Медынин смотрел. Губы его шептали что-то. Усилием воли отринул от себя псов этих, с долгой цепи сорвавшихся. На улицу обратно заторопился, чтобы Витьку догнать, но ударился в ряды. Долго выпинывался из бабьего визга, из словно бы матерящихся мешков…

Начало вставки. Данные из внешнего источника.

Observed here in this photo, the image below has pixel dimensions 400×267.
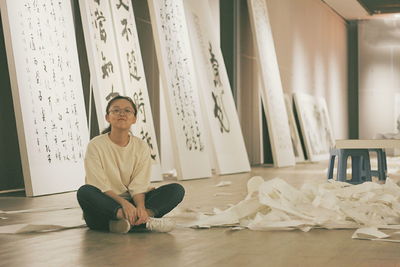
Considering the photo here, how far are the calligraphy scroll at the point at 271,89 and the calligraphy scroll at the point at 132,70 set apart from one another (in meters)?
3.90

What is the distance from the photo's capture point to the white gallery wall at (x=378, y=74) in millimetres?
18875

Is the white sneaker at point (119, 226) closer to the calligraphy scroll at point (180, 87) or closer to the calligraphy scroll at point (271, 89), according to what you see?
the calligraphy scroll at point (180, 87)

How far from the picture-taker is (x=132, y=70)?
768cm

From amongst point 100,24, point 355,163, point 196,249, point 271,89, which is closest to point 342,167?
point 355,163

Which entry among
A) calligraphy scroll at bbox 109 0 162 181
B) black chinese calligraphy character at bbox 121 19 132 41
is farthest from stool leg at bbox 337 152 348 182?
black chinese calligraphy character at bbox 121 19 132 41

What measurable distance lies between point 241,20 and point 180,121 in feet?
13.3

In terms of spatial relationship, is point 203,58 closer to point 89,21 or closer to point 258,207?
point 89,21

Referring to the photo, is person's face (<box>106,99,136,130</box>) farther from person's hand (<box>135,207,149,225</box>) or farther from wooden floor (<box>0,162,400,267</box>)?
wooden floor (<box>0,162,400,267</box>)

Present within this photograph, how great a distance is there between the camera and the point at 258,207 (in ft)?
13.8

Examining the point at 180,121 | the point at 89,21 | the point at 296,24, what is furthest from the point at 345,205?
the point at 296,24

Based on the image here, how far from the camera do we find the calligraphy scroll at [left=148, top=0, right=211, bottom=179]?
26.9 feet

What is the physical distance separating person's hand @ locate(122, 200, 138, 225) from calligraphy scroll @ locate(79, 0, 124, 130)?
3232mm

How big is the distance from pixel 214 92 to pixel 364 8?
32.0 feet

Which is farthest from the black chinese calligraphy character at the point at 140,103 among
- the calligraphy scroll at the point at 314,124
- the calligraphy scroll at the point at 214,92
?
the calligraphy scroll at the point at 314,124
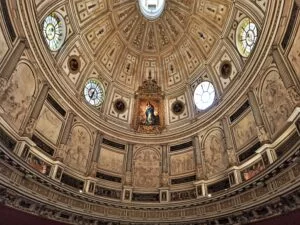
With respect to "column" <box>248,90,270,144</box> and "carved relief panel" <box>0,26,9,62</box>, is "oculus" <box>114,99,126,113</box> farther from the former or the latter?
"column" <box>248,90,270,144</box>

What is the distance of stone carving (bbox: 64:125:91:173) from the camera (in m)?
18.5

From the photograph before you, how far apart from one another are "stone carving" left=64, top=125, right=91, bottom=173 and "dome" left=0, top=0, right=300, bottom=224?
9 cm

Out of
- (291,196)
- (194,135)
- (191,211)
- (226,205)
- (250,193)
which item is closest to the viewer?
(291,196)

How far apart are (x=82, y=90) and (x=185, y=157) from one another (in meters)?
9.85

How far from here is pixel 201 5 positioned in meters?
22.2

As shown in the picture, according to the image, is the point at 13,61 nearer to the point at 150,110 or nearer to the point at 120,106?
the point at 120,106

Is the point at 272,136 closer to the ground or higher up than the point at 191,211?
higher up

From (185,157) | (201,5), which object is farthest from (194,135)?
(201,5)

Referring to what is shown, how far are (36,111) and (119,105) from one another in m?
8.62

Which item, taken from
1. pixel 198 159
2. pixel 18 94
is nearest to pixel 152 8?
pixel 198 159

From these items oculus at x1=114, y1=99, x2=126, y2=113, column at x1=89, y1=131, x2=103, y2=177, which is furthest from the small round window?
column at x1=89, y1=131, x2=103, y2=177

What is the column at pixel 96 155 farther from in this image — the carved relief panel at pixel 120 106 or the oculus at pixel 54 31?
the oculus at pixel 54 31

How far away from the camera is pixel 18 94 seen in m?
15.3

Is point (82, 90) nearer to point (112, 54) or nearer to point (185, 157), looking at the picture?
A: point (112, 54)
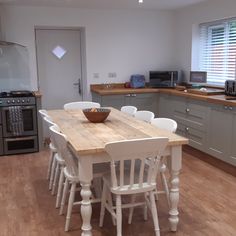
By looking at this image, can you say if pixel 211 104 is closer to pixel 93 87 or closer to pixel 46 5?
pixel 93 87

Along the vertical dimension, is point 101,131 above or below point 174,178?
above

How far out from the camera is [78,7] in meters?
5.27

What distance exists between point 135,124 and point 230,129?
4.55 feet

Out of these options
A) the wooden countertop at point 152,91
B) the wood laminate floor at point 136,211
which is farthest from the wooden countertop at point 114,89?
the wood laminate floor at point 136,211

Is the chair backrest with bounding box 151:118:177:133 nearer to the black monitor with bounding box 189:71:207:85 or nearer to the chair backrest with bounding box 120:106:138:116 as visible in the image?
the chair backrest with bounding box 120:106:138:116

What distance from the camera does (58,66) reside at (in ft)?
18.3

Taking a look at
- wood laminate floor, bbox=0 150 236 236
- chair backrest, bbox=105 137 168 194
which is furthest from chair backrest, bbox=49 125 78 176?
wood laminate floor, bbox=0 150 236 236

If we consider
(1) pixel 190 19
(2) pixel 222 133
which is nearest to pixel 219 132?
(2) pixel 222 133

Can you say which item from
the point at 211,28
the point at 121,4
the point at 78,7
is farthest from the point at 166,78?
the point at 78,7

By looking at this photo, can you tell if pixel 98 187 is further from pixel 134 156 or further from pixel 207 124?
pixel 207 124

Но однажды не вышел номер у Цинкарного. Осечка случилась. Лобастый крупный пёс не испугался, не побежал от петли – он ринулся прямо на Цинкарного, сшиб с ног и начал рвать, как тряпичного.
Россыпью брызнули ваньки. Пёс бросил забавника, полетел за удирающим Подопригоровым. Настиг, смёл под овощные ряды, прямо под завизжавших мамок – и пошёл там рвать. Вышел наружу. Шёл, валко переставляя лапы, хмуро косясь на немых мамок, приподнимающихся в рядах. Медленно опускал вздыбленные пики шерсти, забывал постепенно всё. И вот уже успокоенной деловой иноходью потянул собачью свою тропу. С базара, на улицу.
И только тогда в сознание мамок проступил Подопригоров.
Как-то хромающе, боком, зажав кровенящий зад рукой, уползал он неизвестно куда. Весь в стонучих слезах, в муке. Словно жестоко обманутый в самых своих светлых побуждениях и надеждах.
А тут, как на грех, Медынин опять проходил. Осведомился: как самочувствие, герой?… Га-ад! Партизан Алтая! Антихрист краснопузый! Задавлю-у-у! – Подопригоров вытягивался, пальцы дикие растопыривал, точно хотел дотянуться до удаляющейся злорадной спины.